• EXERCISE PROMPT:
Please write out the complete listing that follows, exactly as it reads.

• DATA PROVIDED:
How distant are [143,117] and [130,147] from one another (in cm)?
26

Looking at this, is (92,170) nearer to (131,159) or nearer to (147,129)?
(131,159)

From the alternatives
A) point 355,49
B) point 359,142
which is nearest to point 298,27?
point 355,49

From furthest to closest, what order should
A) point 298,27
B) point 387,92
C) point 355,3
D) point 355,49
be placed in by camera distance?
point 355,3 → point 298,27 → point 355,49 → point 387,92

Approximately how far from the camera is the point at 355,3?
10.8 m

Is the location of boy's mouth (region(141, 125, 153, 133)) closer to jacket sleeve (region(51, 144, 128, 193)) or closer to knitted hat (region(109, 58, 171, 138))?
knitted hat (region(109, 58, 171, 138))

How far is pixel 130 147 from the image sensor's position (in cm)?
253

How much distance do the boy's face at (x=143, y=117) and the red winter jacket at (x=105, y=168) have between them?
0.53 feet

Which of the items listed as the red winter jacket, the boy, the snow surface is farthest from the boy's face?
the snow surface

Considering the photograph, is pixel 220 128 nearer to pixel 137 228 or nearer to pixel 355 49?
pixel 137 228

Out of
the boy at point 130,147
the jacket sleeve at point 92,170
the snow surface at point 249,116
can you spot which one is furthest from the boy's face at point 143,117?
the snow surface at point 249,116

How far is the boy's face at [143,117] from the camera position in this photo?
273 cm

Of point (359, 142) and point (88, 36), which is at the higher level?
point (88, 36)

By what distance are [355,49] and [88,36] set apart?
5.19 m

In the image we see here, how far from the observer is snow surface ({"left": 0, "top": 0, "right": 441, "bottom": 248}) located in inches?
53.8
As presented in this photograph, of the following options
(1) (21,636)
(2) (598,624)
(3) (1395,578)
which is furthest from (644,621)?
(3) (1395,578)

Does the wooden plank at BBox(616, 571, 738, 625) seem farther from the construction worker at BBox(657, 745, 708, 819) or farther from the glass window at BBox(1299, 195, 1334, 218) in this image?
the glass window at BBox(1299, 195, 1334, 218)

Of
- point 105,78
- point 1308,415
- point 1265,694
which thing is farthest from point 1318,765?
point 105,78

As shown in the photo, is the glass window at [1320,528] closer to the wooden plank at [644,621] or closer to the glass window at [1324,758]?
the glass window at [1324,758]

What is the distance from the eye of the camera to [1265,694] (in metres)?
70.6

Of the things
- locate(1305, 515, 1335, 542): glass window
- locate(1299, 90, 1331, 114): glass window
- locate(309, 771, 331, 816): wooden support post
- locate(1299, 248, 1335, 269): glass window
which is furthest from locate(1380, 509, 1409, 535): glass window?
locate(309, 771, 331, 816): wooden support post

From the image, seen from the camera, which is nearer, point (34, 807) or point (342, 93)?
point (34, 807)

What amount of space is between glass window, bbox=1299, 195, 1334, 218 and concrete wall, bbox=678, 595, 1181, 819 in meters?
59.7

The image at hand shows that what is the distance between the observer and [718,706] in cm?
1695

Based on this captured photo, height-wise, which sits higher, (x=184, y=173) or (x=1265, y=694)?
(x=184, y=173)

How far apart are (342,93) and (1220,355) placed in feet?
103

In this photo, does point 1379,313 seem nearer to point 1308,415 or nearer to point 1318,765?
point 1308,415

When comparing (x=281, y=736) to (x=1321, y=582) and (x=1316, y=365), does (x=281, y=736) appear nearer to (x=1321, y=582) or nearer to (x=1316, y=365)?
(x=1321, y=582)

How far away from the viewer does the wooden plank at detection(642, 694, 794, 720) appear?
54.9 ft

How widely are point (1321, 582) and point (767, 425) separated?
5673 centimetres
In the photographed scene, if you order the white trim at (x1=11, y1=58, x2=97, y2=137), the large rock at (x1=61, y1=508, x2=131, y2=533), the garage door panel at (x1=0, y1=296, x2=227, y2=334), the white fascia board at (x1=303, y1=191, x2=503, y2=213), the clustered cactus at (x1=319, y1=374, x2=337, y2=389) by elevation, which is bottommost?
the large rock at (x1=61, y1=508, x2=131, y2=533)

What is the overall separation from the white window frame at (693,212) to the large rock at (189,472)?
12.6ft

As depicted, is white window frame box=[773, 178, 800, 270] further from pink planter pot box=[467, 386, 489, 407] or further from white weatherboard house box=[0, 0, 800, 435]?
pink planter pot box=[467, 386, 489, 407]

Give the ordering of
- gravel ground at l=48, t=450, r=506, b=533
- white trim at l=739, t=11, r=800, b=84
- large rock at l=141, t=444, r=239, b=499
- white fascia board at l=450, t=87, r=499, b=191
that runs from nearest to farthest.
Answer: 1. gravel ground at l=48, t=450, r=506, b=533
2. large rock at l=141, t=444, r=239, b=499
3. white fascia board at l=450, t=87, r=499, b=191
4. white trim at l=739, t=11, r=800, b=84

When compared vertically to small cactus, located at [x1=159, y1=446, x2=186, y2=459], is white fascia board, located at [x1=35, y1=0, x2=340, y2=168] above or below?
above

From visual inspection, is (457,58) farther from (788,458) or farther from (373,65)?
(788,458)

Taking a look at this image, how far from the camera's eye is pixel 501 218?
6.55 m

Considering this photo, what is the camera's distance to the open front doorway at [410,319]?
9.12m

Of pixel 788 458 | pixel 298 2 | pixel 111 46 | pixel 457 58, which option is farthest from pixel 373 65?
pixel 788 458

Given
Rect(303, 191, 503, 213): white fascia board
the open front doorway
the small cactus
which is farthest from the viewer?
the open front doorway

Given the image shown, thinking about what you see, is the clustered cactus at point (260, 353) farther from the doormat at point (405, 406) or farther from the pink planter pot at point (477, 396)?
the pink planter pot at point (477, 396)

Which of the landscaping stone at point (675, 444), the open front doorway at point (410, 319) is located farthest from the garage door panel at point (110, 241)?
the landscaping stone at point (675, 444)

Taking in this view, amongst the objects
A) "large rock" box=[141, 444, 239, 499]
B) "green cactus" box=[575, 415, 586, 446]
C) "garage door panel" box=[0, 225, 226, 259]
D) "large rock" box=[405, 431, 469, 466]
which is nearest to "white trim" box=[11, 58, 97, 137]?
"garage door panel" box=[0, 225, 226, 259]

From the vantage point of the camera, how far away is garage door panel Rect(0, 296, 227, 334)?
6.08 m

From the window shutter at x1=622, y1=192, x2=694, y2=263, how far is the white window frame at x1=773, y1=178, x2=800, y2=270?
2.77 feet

• EXERCISE RESULT:
How distant are [143,117] and [130,147] from one another (in cm)?
26

Looking at this, is (92,170) nearer to (131,159) or nearer to (147,129)?
(131,159)

From the alternatives
A) point 355,49
B) point 359,142
which is nearest to point 298,27?
point 355,49

From furthest to closest, what order should
A) point 298,27
B) point 387,92
C) point 355,3
D) point 355,49
be placed in by camera distance?
point 355,3 → point 298,27 → point 355,49 → point 387,92

Approximately how far from the camera is the point at 355,3?
10.8 m

Is the location of boy's mouth (region(141, 125, 153, 133)) closer to jacket sleeve (region(51, 144, 128, 193)) or closer to knitted hat (region(109, 58, 171, 138))?
knitted hat (region(109, 58, 171, 138))

How far is pixel 130 147 from the image sensor's position (in cm)?
253

How much distance do the boy's face at (x=143, y=117) and the red winter jacket at (x=105, y=168) have between them?
0.53 feet

Which of the items listed as the red winter jacket, the boy, the snow surface is farthest from the boy's face?
the snow surface

Considering the photograph, is pixel 220 128 nearer to pixel 137 228 or nearer to pixel 355 49?
pixel 137 228

Out of
the boy at point 130,147
the jacket sleeve at point 92,170
the snow surface at point 249,116
can you spot which one is furthest from the boy's face at point 143,117?
the snow surface at point 249,116

How far is the boy's face at [143,117] from the camera position in this photo?
273 cm

Of point (359, 142) and point (88, 36), which is at the higher level?
point (88, 36)

By what distance are [355,49] and [88,36] set apart?
5.19 m

In the image we see here, how far from the observer is snow surface ({"left": 0, "top": 0, "right": 441, "bottom": 248}) located in inches?
53.8
As presented in this photograph, of the following options
(1) (21,636)
(2) (598,624)
(3) (1395,578)
which is furthest from (644,621)?
(3) (1395,578)

Does the wooden plank at BBox(616, 571, 738, 625) seem farther from the construction worker at BBox(657, 745, 708, 819) or farther from the glass window at BBox(1299, 195, 1334, 218) in this image?
the glass window at BBox(1299, 195, 1334, 218)

Of
- point 105,78
- point 1308,415
- point 1265,694
which thing is farthest from point 1318,765?
point 105,78

As shown in the photo, is the glass window at [1320,528] closer to the wooden plank at [644,621] or closer to the glass window at [1324,758]?
the glass window at [1324,758]

What is the distance from the eye of the camera to [1265,694] (in metres)?
70.6

Of the things
- locate(1305, 515, 1335, 542): glass window
- locate(1299, 90, 1331, 114): glass window
- locate(309, 771, 331, 816): wooden support post
- locate(1299, 248, 1335, 269): glass window
which is furthest from locate(1380, 509, 1409, 535): glass window?
locate(309, 771, 331, 816): wooden support post

From the image, seen from the camera, which is nearer, point (34, 807) or point (342, 93)?
point (34, 807)

What amount of space is between glass window, bbox=1299, 195, 1334, 218 and concrete wall, bbox=678, 595, 1181, 819 in meters?
59.7

The image at hand shows that what is the distance between the observer and [718,706] in cm?
1695

Based on this captured photo, height-wise, which sits higher, (x=184, y=173) or (x=1265, y=694)?
(x=184, y=173)

How far apart are (342,93) and (1220,355) placed in feet?
103

In this photo, does point 1379,313 seem nearer to point 1308,415 or nearer to point 1318,765?
point 1308,415

When comparing (x=281, y=736) to (x=1321, y=582) and (x=1316, y=365), does (x=281, y=736) appear nearer to (x=1321, y=582) or nearer to (x=1316, y=365)?
(x=1321, y=582)

How far away from the viewer does the wooden plank at detection(642, 694, 794, 720) appear?
54.9 ft

How widely are point (1321, 582) and point (767, 425) separated?
5673 centimetres
In the photographed scene, if you order the white trim at (x1=11, y1=58, x2=97, y2=137), the large rock at (x1=61, y1=508, x2=131, y2=533), the garage door panel at (x1=0, y1=296, x2=227, y2=334), the white fascia board at (x1=303, y1=191, x2=503, y2=213), the clustered cactus at (x1=319, y1=374, x2=337, y2=389) by elevation, which is bottommost?
the large rock at (x1=61, y1=508, x2=131, y2=533)

What is the overall separation from the white window frame at (693,212) to the large rock at (189,472)?
12.6ft

As depicted, is white window frame box=[773, 178, 800, 270] further from pink planter pot box=[467, 386, 489, 407] or further from white weatherboard house box=[0, 0, 800, 435]?
pink planter pot box=[467, 386, 489, 407]

Give the ordering of
- gravel ground at l=48, t=450, r=506, b=533
- white trim at l=739, t=11, r=800, b=84
- large rock at l=141, t=444, r=239, b=499
- white fascia board at l=450, t=87, r=499, b=191
that runs from nearest to farthest.
Answer: 1. gravel ground at l=48, t=450, r=506, b=533
2. large rock at l=141, t=444, r=239, b=499
3. white fascia board at l=450, t=87, r=499, b=191
4. white trim at l=739, t=11, r=800, b=84

When compared vertically to small cactus, located at [x1=159, y1=446, x2=186, y2=459], is white fascia board, located at [x1=35, y1=0, x2=340, y2=168] above or below?
above

From visual inspection, is (457,58) farther from (788,458) or farther from (373,65)?
(788,458)

Taking a look at this image, how far from the camera's eye is pixel 501 218?
6.55 m

Considering this photo, what is the camera's distance to the open front doorway at [410,319]?
9.12m

Of pixel 788 458 | pixel 298 2 | pixel 111 46 | pixel 457 58, which option is farthest from pixel 373 65?
pixel 788 458

Given
Rect(303, 191, 503, 213): white fascia board
the open front doorway
the small cactus
which is farthest from the viewer?
the open front doorway

Given the image shown, thinking about what you see, is the clustered cactus at point (260, 353) farther from the doormat at point (405, 406) or farther from the pink planter pot at point (477, 396)?
the pink planter pot at point (477, 396)

Which of the landscaping stone at point (675, 444), the open front doorway at point (410, 319) is located farthest from the garage door panel at point (110, 241)?
the landscaping stone at point (675, 444)

Taking in this view, amongst the objects
A) "large rock" box=[141, 444, 239, 499]
B) "green cactus" box=[575, 415, 586, 446]
C) "garage door panel" box=[0, 225, 226, 259]
D) "large rock" box=[405, 431, 469, 466]
which is nearest to "white trim" box=[11, 58, 97, 137]?
"garage door panel" box=[0, 225, 226, 259]

From the vantage point of the camera, how far away is garage door panel Rect(0, 296, 227, 334)?
6.08 m

From the window shutter at x1=622, y1=192, x2=694, y2=263, how far is the white window frame at x1=773, y1=178, x2=800, y2=270?
2.77 feet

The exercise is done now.